WHAT YOU HAVE TO DO: Please duplicate the listing below word for word, leaving the pictures out of your copy.
-- begin ENTRIES SHOWN --
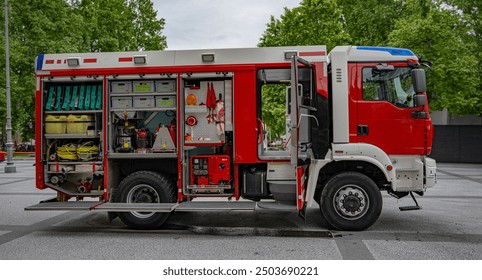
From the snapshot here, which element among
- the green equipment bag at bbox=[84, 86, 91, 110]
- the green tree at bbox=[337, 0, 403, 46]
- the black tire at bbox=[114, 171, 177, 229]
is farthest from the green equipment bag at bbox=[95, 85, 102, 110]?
the green tree at bbox=[337, 0, 403, 46]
-- end ENTRIES SHOWN --
ANSWER FOR THE TASK:
From the snapshot here, which element among
- the green equipment bag at bbox=[84, 86, 91, 110]
- the green tree at bbox=[337, 0, 403, 46]
- the black tire at bbox=[114, 171, 177, 229]
is farthest from the green equipment bag at bbox=[95, 85, 102, 110]?
the green tree at bbox=[337, 0, 403, 46]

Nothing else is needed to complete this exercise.